The oldest brother is Aman Erum, who has just come back from studying in America. He is ambitious and has no desire to stick around in Mir Ali. When Aman Erum was a young man, his father Inayat Mahsud wanted him to carry on Inayat’s mission of fighting for this northwestern region’s full independence from the central Pakistan government so that it could become part of Afghanistan. Aman Erum had a relationship Samarra, a woman deeply committed to the independence movement. As Aman Erum grew up, he realized that he and his dreams would never fit into the provincial life he saw around him. Meanwhile, Samarra, already a taboo-breaking teenaged girl whose father taught her to ride a motorbike and shoot a gun, felt an increasing sense of urgency to free Mir Ali.

The middle brother is Sikandar, a doctor who had the choice of going abroad but instead chooses to practice medicine in the town’s rundown and underfunded hospital, where the only available medicines are expired antibiotics and vaccines. He is married to the depressed Mina. She was a psychologist in the same hospital as her husband but now spends her days attending the funerals of children she doesn’t know. Sikandar and Mina had a young son, Zalan, who was killed by a terrorist attack on the hospital. Unable to come to terms with what happened, Mina uses the funerals as a way of “finding” her own son while she prays, recites poem, and bathes the dead.

The youngest brother is idealistic and headstrong Hayat, who has picked up his father’s cause of fighting for independence. Hayat has now become involved with Samarra, and together they are part of the Mir Ali insurgent movement.

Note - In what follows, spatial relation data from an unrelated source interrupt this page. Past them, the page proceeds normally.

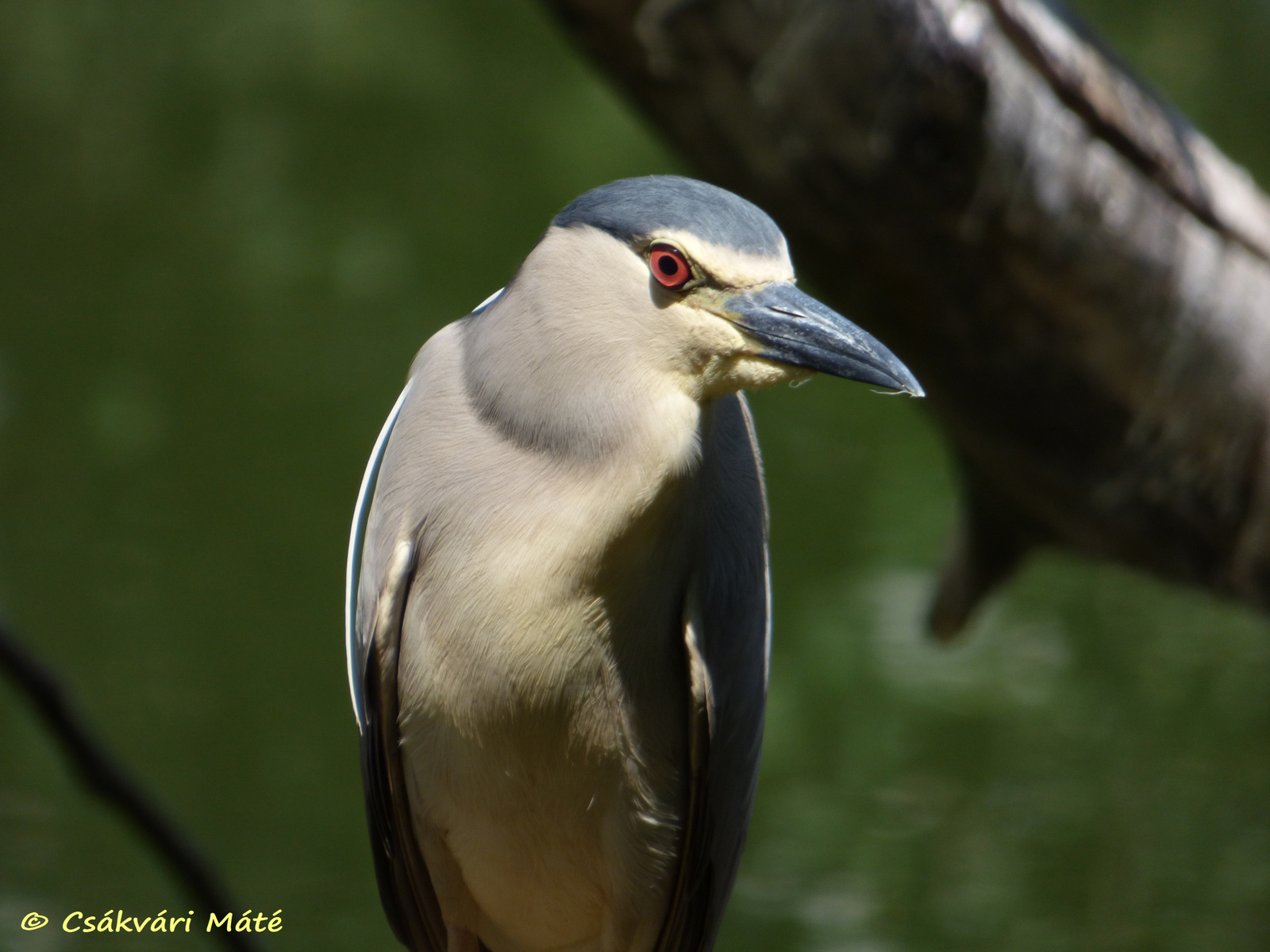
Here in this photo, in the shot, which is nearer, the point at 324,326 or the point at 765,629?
the point at 765,629

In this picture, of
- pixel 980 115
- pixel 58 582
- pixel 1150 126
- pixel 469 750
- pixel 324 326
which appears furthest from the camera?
pixel 324 326

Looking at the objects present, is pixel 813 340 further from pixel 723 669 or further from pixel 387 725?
pixel 387 725

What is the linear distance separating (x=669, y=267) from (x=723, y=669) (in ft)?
1.02

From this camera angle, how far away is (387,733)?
34.8 inches

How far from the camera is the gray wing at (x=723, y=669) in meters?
A: 0.84

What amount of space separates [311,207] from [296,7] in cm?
97

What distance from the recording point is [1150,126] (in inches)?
55.4

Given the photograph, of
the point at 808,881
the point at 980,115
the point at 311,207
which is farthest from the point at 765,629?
the point at 311,207

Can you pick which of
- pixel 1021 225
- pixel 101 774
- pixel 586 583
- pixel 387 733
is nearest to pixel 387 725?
pixel 387 733

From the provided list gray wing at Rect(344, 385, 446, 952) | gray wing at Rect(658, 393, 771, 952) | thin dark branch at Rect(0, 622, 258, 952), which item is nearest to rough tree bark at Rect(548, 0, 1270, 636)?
gray wing at Rect(658, 393, 771, 952)

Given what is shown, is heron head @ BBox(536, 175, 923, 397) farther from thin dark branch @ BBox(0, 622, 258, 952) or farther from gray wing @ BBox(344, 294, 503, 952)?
thin dark branch @ BBox(0, 622, 258, 952)

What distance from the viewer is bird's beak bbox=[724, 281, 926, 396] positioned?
680 mm

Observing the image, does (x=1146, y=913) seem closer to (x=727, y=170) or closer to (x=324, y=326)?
(x=727, y=170)

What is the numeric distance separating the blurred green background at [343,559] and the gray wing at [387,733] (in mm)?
1836
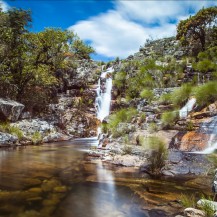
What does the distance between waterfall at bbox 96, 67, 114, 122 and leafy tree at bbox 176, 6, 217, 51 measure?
9.15m

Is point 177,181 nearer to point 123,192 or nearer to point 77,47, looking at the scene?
point 123,192

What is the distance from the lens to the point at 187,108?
1464 centimetres

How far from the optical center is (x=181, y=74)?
883 inches

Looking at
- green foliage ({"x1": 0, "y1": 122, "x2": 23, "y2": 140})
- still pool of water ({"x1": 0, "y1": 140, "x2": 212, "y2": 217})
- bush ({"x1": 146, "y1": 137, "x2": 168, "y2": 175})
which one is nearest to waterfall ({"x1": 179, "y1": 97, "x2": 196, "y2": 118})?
bush ({"x1": 146, "y1": 137, "x2": 168, "y2": 175})

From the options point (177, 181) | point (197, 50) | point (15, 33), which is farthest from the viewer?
point (197, 50)

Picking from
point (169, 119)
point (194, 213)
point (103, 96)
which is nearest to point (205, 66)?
point (169, 119)

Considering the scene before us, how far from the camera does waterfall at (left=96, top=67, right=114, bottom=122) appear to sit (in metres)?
27.2

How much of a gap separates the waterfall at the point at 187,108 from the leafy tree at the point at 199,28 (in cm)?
1416

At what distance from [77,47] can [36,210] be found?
3156 centimetres

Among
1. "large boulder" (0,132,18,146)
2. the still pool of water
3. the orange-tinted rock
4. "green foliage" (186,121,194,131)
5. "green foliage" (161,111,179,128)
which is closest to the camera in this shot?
the still pool of water

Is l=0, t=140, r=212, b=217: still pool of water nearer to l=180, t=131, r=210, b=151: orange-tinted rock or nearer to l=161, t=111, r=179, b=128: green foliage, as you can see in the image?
l=180, t=131, r=210, b=151: orange-tinted rock

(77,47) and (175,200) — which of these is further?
(77,47)

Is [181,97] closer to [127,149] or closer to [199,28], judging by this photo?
[127,149]

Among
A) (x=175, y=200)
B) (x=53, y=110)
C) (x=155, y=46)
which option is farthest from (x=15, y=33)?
(x=155, y=46)
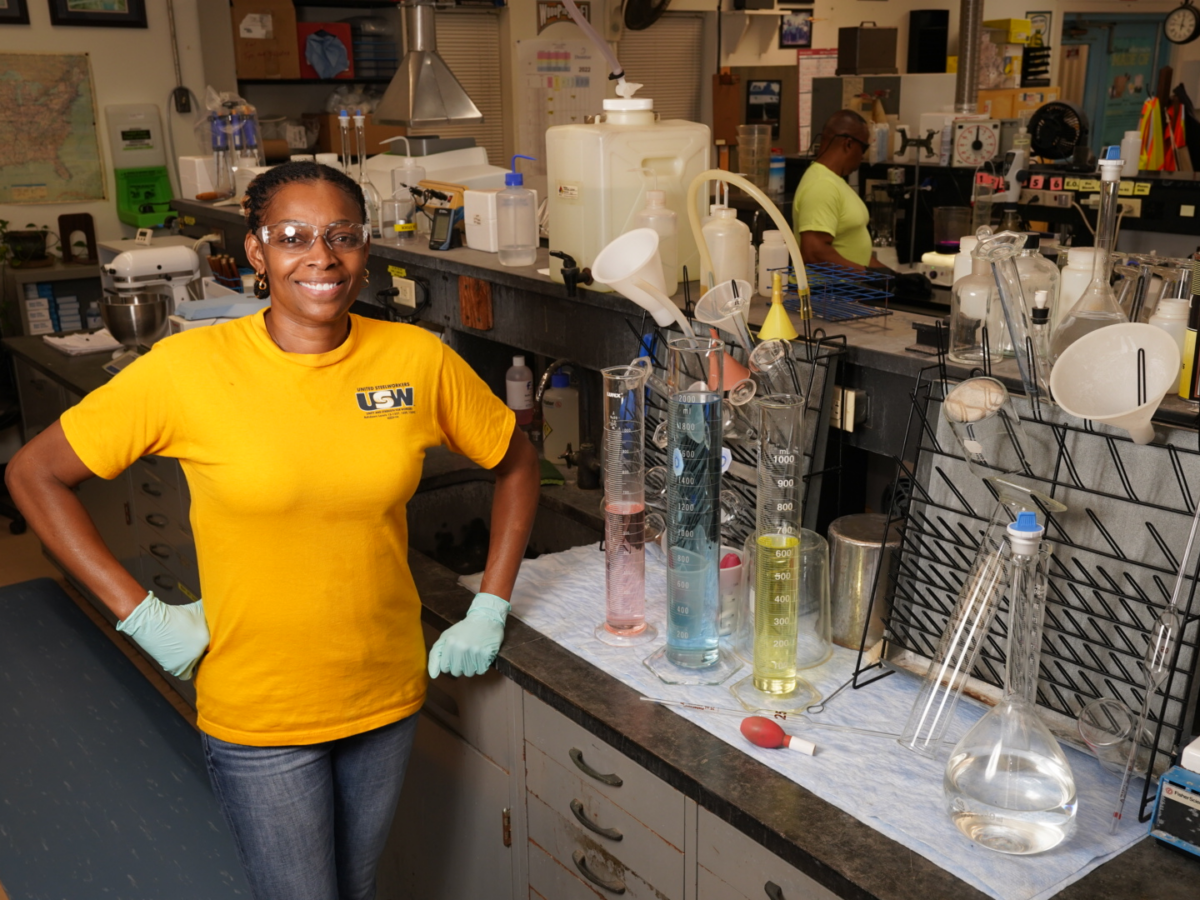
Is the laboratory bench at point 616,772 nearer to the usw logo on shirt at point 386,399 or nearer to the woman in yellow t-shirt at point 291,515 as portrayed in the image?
the woman in yellow t-shirt at point 291,515

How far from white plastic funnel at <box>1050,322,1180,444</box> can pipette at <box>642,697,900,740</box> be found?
518mm

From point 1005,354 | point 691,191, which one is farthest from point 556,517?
point 1005,354

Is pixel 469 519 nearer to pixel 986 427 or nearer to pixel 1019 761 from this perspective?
pixel 986 427

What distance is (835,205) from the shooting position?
4270 mm

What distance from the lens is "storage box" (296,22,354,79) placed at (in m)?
5.85

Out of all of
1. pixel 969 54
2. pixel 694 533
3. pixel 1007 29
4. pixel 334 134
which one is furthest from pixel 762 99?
pixel 694 533

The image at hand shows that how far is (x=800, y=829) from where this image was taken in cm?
131

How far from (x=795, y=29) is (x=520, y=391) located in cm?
623

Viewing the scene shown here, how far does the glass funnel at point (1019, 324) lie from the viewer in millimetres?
1469

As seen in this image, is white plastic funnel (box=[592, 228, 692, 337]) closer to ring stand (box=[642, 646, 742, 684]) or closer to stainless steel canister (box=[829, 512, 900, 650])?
stainless steel canister (box=[829, 512, 900, 650])

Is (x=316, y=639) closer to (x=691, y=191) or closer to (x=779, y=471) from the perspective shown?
(x=779, y=471)

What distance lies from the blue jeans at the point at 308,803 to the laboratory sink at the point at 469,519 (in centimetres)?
84

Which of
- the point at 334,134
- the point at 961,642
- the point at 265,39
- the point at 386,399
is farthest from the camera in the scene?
the point at 334,134

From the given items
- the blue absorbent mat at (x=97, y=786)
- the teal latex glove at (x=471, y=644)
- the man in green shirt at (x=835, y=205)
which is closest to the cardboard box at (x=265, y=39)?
the man in green shirt at (x=835, y=205)
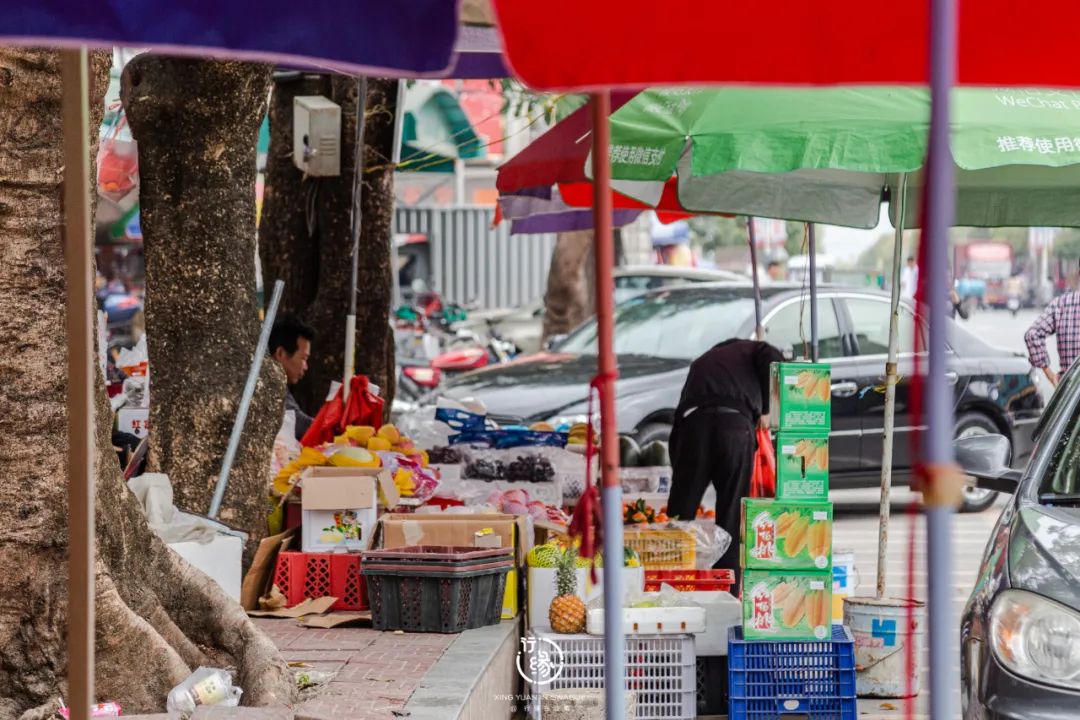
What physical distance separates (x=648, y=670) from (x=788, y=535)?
35.4 inches

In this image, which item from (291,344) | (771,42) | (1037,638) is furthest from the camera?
(291,344)

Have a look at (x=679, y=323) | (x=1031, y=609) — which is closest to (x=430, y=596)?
(x=1031, y=609)

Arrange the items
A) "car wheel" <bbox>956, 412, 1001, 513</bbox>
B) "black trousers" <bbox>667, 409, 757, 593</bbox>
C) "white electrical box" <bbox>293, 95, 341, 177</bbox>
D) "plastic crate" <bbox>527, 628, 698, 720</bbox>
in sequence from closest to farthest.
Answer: "plastic crate" <bbox>527, 628, 698, 720</bbox>
"black trousers" <bbox>667, 409, 757, 593</bbox>
"white electrical box" <bbox>293, 95, 341, 177</bbox>
"car wheel" <bbox>956, 412, 1001, 513</bbox>

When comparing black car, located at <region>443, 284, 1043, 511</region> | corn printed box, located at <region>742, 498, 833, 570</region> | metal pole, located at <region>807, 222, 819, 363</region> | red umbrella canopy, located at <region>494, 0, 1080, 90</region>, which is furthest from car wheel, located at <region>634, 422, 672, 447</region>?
red umbrella canopy, located at <region>494, 0, 1080, 90</region>

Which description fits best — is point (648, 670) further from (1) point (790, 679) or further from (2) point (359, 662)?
(2) point (359, 662)

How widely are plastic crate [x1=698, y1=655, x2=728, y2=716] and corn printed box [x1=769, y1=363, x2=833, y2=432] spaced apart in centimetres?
113

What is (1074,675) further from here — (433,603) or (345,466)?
(345,466)

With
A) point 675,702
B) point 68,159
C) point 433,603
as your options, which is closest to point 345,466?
point 433,603

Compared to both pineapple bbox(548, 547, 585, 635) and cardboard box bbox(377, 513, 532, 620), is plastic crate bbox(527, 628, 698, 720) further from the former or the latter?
cardboard box bbox(377, 513, 532, 620)

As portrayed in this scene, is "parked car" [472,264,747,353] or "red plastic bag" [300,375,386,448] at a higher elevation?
"parked car" [472,264,747,353]

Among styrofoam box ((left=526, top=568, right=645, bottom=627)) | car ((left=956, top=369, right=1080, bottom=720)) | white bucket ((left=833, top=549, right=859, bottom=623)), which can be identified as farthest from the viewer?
white bucket ((left=833, top=549, right=859, bottom=623))

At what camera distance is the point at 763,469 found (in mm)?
8359

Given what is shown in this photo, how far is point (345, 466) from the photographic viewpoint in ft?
25.9

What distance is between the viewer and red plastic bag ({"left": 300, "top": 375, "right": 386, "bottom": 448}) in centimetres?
880
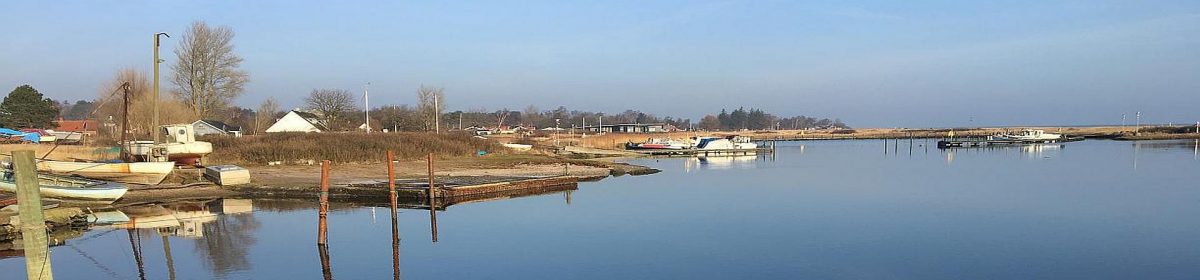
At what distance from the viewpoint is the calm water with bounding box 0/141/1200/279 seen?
1491cm

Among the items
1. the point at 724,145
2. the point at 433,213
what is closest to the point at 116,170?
the point at 433,213

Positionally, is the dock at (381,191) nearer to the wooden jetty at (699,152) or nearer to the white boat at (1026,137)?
the wooden jetty at (699,152)

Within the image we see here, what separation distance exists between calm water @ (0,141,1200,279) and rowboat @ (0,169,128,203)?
34.4 inches

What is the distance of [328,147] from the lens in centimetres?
3884

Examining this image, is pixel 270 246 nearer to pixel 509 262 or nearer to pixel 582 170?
pixel 509 262

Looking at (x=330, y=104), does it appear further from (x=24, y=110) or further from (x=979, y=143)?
(x=979, y=143)

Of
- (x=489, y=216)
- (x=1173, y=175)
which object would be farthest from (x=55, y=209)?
(x=1173, y=175)

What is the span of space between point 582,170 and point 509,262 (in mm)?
25616

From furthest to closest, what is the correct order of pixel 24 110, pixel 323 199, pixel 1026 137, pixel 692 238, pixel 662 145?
pixel 1026 137, pixel 662 145, pixel 24 110, pixel 692 238, pixel 323 199

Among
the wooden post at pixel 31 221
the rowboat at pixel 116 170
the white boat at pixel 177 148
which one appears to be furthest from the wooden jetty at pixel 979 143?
the wooden post at pixel 31 221

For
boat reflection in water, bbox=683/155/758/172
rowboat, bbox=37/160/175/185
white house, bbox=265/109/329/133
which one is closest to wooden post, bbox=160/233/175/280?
rowboat, bbox=37/160/175/185

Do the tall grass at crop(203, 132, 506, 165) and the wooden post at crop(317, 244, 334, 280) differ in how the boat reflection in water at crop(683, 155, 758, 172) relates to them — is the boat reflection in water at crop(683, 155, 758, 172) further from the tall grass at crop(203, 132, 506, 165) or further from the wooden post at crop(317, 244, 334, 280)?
the wooden post at crop(317, 244, 334, 280)

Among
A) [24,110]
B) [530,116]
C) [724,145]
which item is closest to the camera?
[24,110]

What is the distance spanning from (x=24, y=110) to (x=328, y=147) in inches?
1717
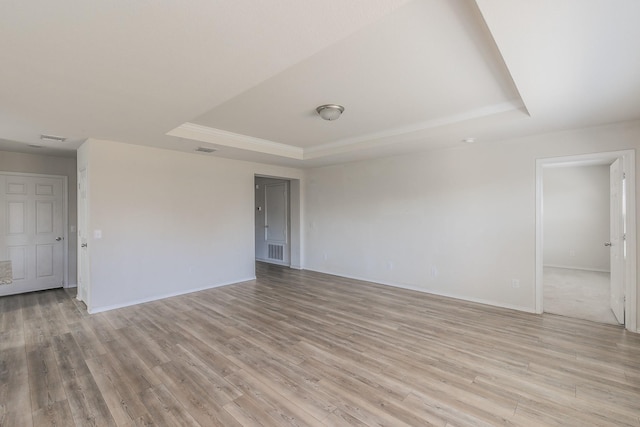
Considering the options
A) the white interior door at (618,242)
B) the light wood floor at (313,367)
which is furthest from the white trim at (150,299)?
the white interior door at (618,242)

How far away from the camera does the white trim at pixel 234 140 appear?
400cm

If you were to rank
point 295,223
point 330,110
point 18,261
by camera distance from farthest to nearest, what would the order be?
point 295,223 → point 18,261 → point 330,110

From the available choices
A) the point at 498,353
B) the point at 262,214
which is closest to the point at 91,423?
the point at 498,353

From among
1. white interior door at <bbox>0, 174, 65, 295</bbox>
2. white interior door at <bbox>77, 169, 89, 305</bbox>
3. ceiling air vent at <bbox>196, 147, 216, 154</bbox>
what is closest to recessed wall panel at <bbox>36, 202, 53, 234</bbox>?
white interior door at <bbox>0, 174, 65, 295</bbox>

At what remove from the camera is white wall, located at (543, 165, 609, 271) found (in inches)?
256

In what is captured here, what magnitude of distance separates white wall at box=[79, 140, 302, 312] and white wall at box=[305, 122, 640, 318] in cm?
206

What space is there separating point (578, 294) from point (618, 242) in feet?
5.45

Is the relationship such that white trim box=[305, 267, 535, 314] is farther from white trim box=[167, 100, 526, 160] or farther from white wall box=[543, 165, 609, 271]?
white wall box=[543, 165, 609, 271]

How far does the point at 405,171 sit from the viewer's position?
5.24 m

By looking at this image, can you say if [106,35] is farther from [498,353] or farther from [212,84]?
[498,353]

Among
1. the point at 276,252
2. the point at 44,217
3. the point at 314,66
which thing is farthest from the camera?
the point at 276,252

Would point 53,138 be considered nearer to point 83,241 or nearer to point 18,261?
point 83,241

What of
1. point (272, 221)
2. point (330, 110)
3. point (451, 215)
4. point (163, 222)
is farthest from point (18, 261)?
point (451, 215)

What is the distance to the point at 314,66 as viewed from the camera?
239cm
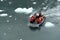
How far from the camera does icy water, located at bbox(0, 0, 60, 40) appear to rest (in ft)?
22.6

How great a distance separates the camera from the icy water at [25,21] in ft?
22.6

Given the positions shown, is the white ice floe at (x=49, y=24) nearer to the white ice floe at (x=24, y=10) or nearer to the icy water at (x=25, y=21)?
the icy water at (x=25, y=21)

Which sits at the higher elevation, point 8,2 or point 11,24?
point 8,2

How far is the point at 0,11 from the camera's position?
28.5 ft

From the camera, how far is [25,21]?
7.79 metres

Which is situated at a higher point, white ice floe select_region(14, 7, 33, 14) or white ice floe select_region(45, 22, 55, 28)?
white ice floe select_region(14, 7, 33, 14)

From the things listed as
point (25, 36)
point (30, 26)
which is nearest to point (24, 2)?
point (30, 26)

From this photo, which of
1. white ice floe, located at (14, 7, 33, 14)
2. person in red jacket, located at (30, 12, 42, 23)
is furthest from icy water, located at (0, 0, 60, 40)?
person in red jacket, located at (30, 12, 42, 23)

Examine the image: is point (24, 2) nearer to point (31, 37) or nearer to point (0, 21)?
point (0, 21)

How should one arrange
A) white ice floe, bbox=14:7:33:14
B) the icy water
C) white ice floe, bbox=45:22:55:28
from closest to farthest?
the icy water → white ice floe, bbox=45:22:55:28 → white ice floe, bbox=14:7:33:14

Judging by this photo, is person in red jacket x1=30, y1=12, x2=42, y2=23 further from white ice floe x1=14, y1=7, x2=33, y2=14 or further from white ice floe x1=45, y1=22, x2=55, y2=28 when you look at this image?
white ice floe x1=14, y1=7, x2=33, y2=14

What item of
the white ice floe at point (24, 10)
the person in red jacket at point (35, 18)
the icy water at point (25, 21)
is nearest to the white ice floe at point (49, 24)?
the icy water at point (25, 21)

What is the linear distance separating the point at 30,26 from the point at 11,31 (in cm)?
65

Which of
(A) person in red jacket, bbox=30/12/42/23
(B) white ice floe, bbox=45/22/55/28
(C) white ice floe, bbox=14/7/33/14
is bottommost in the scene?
(B) white ice floe, bbox=45/22/55/28
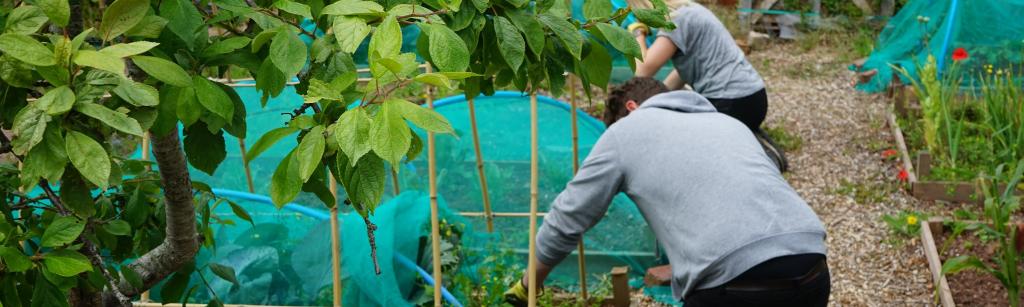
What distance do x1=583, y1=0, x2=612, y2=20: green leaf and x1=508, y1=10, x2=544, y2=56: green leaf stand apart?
10 cm

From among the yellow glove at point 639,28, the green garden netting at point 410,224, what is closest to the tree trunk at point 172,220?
the green garden netting at point 410,224

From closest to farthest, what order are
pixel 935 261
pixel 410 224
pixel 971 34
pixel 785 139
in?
pixel 410 224, pixel 935 261, pixel 785 139, pixel 971 34

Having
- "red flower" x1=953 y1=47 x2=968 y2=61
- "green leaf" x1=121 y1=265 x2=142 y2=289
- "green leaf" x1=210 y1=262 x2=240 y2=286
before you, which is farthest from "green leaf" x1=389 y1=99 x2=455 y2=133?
"red flower" x1=953 y1=47 x2=968 y2=61

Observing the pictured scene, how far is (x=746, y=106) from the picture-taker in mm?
4293

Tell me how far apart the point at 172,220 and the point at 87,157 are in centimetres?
66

However, Hayat’s connection to the freedom fighters, or terrorists, is not as strong as Samarra’s. Samarra is an up and coming leader, and she is fueled not by simple idealism but by rage and the need for vengeance. When she was younger, she was raped by soldiers from the Pakistani army. Since none of her attackers were punished, she is determined to be the one who punishes them.



After breakfast, Aman Erum takes a taxi to a mosque, Sikandar decides to check on the situation at the hospital, and Hayat rides off toward town on his motorbike. However, none of them are really doing what they said they would.

Aman Erum is increasingly desperate to find a way to leave Mir Ali for good, and Sikandar goes off to find Mina. Meanwhile, Hayat isn’t traveling alone. Along the way, he picks up Samarra, and the two are on their way to assassinate the Chief Minister. Although they try to ride covertly, Aman Erum sees Samarra get on Hayat’s bike and puts together the fact that they are planning an attack.

The novel ends with a lot of ambiguity. The attack is carried out, but it is unclear if the minister is indeed killed or if it is Hayat and Samarra who killed him. There is some suggestion that Hayat betrays her at the last moment. Aman Erum willing discloses his knowledge of Samarra’s ideas and loyalties to an intelligence officer in exchange for a student visa. As a result, Samarra is apprehended and presumably disappears into infinite military detention and torture.



The only character whose arc ends with hope rather than with either violence or a complete moral disintegration is Mina. During the chaos of the day and at one of the funerals, Mina finds her voice and confronts members of the Taliban about the attack on the hospital and the death of her son. There is no resolution, but there is a visible personal catharsis that bodes somewhat well for her future.

The novel has been praised for Bhutto’s descriptions and attention to detail but has been widely criticized for the very biased nature of her lens as she paints the Pakistani army with as black a brush as possible. The novel gives the benefit of the doubt to the Taliban and portrays life under their rule as one where women have many choices rather than stark and inflexible rules. Other critics point out that the novel doesn’t consider that Samarra’s actions could possibly be flawed as she is always considered a heroic freedom fighter and never a potential terrorist.